**What to work on:** Can you copy every item below word for word, with nothing changed?

**Information shown:**
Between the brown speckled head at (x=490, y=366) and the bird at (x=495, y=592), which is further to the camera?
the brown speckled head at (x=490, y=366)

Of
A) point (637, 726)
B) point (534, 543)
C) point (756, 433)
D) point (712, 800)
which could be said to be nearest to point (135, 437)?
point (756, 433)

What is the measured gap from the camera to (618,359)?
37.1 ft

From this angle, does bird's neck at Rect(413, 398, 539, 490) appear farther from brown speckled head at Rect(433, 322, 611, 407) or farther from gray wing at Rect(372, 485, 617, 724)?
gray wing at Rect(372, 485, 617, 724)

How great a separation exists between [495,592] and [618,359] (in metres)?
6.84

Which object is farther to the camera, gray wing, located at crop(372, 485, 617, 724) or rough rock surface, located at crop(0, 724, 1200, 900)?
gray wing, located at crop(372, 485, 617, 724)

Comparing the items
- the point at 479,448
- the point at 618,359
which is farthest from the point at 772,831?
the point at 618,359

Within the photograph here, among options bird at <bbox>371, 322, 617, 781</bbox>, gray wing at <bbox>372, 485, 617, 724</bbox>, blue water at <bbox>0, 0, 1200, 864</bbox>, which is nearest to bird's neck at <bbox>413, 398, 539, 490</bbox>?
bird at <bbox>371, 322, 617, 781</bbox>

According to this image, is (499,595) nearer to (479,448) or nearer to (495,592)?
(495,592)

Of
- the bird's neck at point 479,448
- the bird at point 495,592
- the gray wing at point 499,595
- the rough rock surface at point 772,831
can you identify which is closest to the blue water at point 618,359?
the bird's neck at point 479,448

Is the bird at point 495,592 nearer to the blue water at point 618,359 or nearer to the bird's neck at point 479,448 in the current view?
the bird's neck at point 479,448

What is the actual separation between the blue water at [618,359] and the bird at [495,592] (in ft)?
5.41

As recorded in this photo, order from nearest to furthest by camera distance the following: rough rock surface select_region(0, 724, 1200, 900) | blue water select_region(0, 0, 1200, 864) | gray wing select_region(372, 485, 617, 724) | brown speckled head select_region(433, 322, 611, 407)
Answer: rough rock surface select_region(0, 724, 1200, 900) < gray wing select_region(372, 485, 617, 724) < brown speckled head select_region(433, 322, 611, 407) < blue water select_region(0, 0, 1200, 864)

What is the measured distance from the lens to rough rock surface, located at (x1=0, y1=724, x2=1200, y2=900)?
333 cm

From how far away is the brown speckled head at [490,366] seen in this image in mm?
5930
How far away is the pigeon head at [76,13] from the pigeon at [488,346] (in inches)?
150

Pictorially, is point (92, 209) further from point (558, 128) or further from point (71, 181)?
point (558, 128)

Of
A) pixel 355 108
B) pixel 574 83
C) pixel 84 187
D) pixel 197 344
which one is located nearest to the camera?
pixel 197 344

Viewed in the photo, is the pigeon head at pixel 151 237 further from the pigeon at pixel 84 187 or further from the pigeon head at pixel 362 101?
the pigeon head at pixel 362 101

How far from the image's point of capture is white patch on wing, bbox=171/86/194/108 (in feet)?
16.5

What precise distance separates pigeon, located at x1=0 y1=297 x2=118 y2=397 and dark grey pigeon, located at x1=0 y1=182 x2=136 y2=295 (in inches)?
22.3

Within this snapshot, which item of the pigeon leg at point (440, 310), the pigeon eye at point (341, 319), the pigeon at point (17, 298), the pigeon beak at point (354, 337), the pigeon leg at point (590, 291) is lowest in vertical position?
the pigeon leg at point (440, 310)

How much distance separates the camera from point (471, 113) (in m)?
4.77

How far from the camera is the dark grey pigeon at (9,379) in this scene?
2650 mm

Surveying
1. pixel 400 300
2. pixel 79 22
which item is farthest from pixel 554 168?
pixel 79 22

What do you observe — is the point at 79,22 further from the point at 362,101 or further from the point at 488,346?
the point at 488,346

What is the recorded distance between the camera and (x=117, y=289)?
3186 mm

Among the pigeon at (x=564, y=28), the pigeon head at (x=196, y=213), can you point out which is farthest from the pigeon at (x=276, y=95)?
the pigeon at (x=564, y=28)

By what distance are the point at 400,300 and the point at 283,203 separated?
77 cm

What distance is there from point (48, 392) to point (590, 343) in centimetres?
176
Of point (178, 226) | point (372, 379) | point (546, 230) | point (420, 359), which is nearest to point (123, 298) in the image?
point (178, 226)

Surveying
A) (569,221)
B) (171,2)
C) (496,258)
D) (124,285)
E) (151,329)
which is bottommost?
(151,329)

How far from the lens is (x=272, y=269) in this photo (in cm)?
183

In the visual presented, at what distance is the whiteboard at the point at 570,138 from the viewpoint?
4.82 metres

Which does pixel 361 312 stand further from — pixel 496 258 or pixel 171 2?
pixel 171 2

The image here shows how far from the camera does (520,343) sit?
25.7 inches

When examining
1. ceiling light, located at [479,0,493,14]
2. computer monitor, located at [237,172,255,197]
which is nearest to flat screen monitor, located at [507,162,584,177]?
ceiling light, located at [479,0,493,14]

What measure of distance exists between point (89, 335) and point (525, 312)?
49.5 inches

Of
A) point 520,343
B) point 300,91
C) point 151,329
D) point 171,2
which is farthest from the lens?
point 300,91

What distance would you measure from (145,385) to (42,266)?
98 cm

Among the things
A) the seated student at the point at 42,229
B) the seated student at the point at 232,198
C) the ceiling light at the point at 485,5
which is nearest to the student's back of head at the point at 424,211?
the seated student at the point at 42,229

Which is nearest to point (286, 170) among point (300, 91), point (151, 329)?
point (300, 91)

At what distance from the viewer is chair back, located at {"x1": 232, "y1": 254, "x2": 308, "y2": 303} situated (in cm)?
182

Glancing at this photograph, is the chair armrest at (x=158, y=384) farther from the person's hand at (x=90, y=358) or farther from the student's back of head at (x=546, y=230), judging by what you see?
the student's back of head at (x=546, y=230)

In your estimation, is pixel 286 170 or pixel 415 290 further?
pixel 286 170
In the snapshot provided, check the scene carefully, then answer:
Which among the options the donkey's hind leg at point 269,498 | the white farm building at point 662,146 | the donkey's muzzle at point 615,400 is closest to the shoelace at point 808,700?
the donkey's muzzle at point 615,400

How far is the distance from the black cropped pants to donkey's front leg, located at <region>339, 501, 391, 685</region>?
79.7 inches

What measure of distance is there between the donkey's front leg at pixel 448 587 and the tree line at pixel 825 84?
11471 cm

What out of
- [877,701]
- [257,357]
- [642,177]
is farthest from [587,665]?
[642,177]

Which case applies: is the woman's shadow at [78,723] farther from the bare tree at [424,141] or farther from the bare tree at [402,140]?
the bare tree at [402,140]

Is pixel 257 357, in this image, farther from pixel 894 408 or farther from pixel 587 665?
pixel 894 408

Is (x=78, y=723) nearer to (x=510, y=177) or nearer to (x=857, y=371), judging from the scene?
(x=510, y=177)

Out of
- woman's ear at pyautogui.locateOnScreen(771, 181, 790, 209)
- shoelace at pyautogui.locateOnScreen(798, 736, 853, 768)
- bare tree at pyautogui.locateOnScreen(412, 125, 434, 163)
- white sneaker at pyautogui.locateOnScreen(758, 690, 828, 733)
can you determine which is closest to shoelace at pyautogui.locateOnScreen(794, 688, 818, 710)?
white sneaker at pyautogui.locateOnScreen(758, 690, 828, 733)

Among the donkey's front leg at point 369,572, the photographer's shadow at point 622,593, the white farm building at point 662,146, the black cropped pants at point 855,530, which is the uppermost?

**Exercise result:**
Between the brown speckled head at (x=490, y=366) and the bird at (x=495, y=592), which is further to the camera?
the brown speckled head at (x=490, y=366)

Of
A) point (637, 726)
B) point (534, 543)
C) point (756, 433)
D) point (712, 800)
which could be said to be nearest to point (135, 437)?
point (756, 433)

What is the measured gap from the camera to (618,359)?
37.1 ft

From this angle, does bird's neck at Rect(413, 398, 539, 490) appear farther from brown speckled head at Rect(433, 322, 611, 407) or farther from gray wing at Rect(372, 485, 617, 724)?
gray wing at Rect(372, 485, 617, 724)

How great a separation exists between [495,592] and [618,359] (in metres)?
6.84

Which object is farther to the camera, gray wing, located at crop(372, 485, 617, 724) or rough rock surface, located at crop(0, 724, 1200, 900)?
gray wing, located at crop(372, 485, 617, 724)

Comparing the items
- the point at 479,448
- the point at 618,359
which is farthest from the point at 772,831?
the point at 618,359

Within the photograph here, among options bird at <bbox>371, 322, 617, 781</bbox>, gray wing at <bbox>372, 485, 617, 724</bbox>, blue water at <bbox>0, 0, 1200, 864</bbox>, which is nearest to bird's neck at <bbox>413, 398, 539, 490</bbox>?
bird at <bbox>371, 322, 617, 781</bbox>

According to this image, is (499,595) nearer to (479,448) or nearer to (495,592)?
(495,592)

Of
- the bird's neck at point 479,448
- the bird at point 495,592
- the gray wing at point 499,595
- the rough rock surface at point 772,831
can you identify which is closest to the blue water at point 618,359?
the bird's neck at point 479,448

Is the bird at point 495,592 nearer to the blue water at point 618,359 or nearer to the bird's neck at point 479,448 in the current view?
the bird's neck at point 479,448

What is the actual separation between the blue water at [618,359] and the bird at [495,592] (in ft)?
5.41

As recorded in this photo, order from nearest to furthest by camera distance the following: rough rock surface select_region(0, 724, 1200, 900) | blue water select_region(0, 0, 1200, 864) | gray wing select_region(372, 485, 617, 724) | brown speckled head select_region(433, 322, 611, 407)
Answer: rough rock surface select_region(0, 724, 1200, 900) < gray wing select_region(372, 485, 617, 724) < brown speckled head select_region(433, 322, 611, 407) < blue water select_region(0, 0, 1200, 864)

What is the measured distance from the lens to rough rock surface, located at (x1=0, y1=724, x2=1200, y2=900)?
333 cm

From how far away is the brown speckled head at [490,366] seen in this image in mm?
5930
How far away is the pigeon head at [76,13] from the pigeon at [488,346] (in inches)?
150

Pictorially, is point (92, 209) further from point (558, 128) or further from point (71, 181)?
point (558, 128)

Of
A) pixel 355 108
B) pixel 574 83
C) pixel 84 187
D) pixel 197 344
which one is located nearest to the camera?
pixel 197 344

Viewed in the photo, is the pigeon head at pixel 151 237 further from the pigeon at pixel 84 187 or further from the pigeon head at pixel 362 101?
the pigeon head at pixel 362 101

How far from the image's point of capture is white patch on wing, bbox=171/86/194/108 (in feet)?
16.5

What precise distance separates pigeon, located at x1=0 y1=297 x2=118 y2=397 and dark grey pigeon, located at x1=0 y1=182 x2=136 y2=295 (in inches)?
22.3

Within this snapshot, which item of the pigeon leg at point (440, 310), the pigeon eye at point (341, 319), the pigeon at point (17, 298), the pigeon beak at point (354, 337), the pigeon leg at point (590, 291) is lowest in vertical position?
the pigeon leg at point (440, 310)

How much distance separates the camera from point (471, 113) (in m)?
4.77

How far from the camera is the dark grey pigeon at (9,379) in this scene?
2650 mm

Surveying
1. pixel 400 300
2. pixel 79 22
which item is farthest from pixel 554 168?
pixel 79 22

What do you observe — is the point at 79,22 further from the point at 362,101 or further from the point at 488,346?
the point at 488,346

What is the recorded distance between the camera and (x=117, y=289)?
3186 mm

Among the pigeon at (x=564, y=28), the pigeon head at (x=196, y=213), can you point out which is farthest from the pigeon at (x=276, y=95)?
the pigeon at (x=564, y=28)

By what distance are the point at 400,300 and the point at 283,203 separated?
77 cm

What distance is there from point (48, 392) to point (590, 343) in centimetres?
176
Of point (178, 226) | point (372, 379) | point (546, 230) | point (420, 359), which is nearest to point (123, 298) in the image?
point (178, 226)

Surveying
A) (569,221)
B) (171,2)
C) (496,258)
D) (124,285)
E) (151,329)
which is bottommost?
(151,329)

How far from the lens is (x=272, y=269) in this photo (in cm)?
183

In the visual presented, at what distance is the whiteboard at the point at 570,138 from the viewpoint?
4.82 metres

Which does pixel 361 312 stand further from — pixel 496 258 or pixel 171 2?
pixel 171 2

The image here shows how far from the camera does (520,343) sit?
25.7 inches

When examining
1. ceiling light, located at [479,0,493,14]
2. computer monitor, located at [237,172,255,197]
which is nearest to flat screen monitor, located at [507,162,584,177]?
ceiling light, located at [479,0,493,14]

What measure of distance exists between point (89, 335) and point (525, 312)?
49.5 inches

Of
A) point 520,343
B) point 300,91
C) point 151,329
D) point 171,2
which is farthest from the lens?
point 300,91

What distance would you measure from (145,385) to (42,266)?
98 cm

Among the things
A) the seated student at the point at 42,229
B) the seated student at the point at 232,198
C) the ceiling light at the point at 485,5
which is nearest to the student's back of head at the point at 424,211?
the seated student at the point at 42,229

Which is nearest to point (286, 170) among point (300, 91), point (151, 329)?
point (300, 91)

At what distance from the viewer is chair back, located at {"x1": 232, "y1": 254, "x2": 308, "y2": 303} situated (in cm)?
182

Glancing at this photograph, is the chair armrest at (x=158, y=384) farther from the person's hand at (x=90, y=358) or farther from the student's back of head at (x=546, y=230), judging by what you see?
the student's back of head at (x=546, y=230)

In your estimation, is pixel 286 170 or pixel 415 290 further?
pixel 286 170
In the snapshot provided, check the scene carefully, then answer:
Which among the options the donkey's hind leg at point 269,498 | the white farm building at point 662,146 | the donkey's muzzle at point 615,400 is closest to the shoelace at point 808,700?
the donkey's muzzle at point 615,400

How far is the distance from the black cropped pants to donkey's front leg, located at <region>339, 501, 391, 685</region>?
79.7 inches

What measure of distance is there between the donkey's front leg at pixel 448 587 and the tree line at pixel 825 84?
11471 cm

What out of
- [877,701]
- [257,357]
- [642,177]
is farthest from [587,665]?
[642,177]

Which case applies: is the woman's shadow at [78,723] farther from the bare tree at [424,141] or farther from the bare tree at [402,140]?
the bare tree at [402,140]

Is pixel 257 357, in this image, farther from pixel 894 408 or farther from pixel 587 665?
pixel 894 408

Is (x=78, y=723) nearer to (x=510, y=177) or nearer to (x=857, y=371), judging from the scene?
(x=510, y=177)

Out of
- woman's ear at pyautogui.locateOnScreen(771, 181, 790, 209)
- shoelace at pyautogui.locateOnScreen(798, 736, 853, 768)
- bare tree at pyautogui.locateOnScreen(412, 125, 434, 163)
- white sneaker at pyautogui.locateOnScreen(758, 690, 828, 733)
can you determine which is closest to shoelace at pyautogui.locateOnScreen(794, 688, 818, 710)?
white sneaker at pyautogui.locateOnScreen(758, 690, 828, 733)

Among the donkey's front leg at point 369,572, the photographer's shadow at point 622,593, the white farm building at point 662,146, the black cropped pants at point 855,530, which is the uppermost?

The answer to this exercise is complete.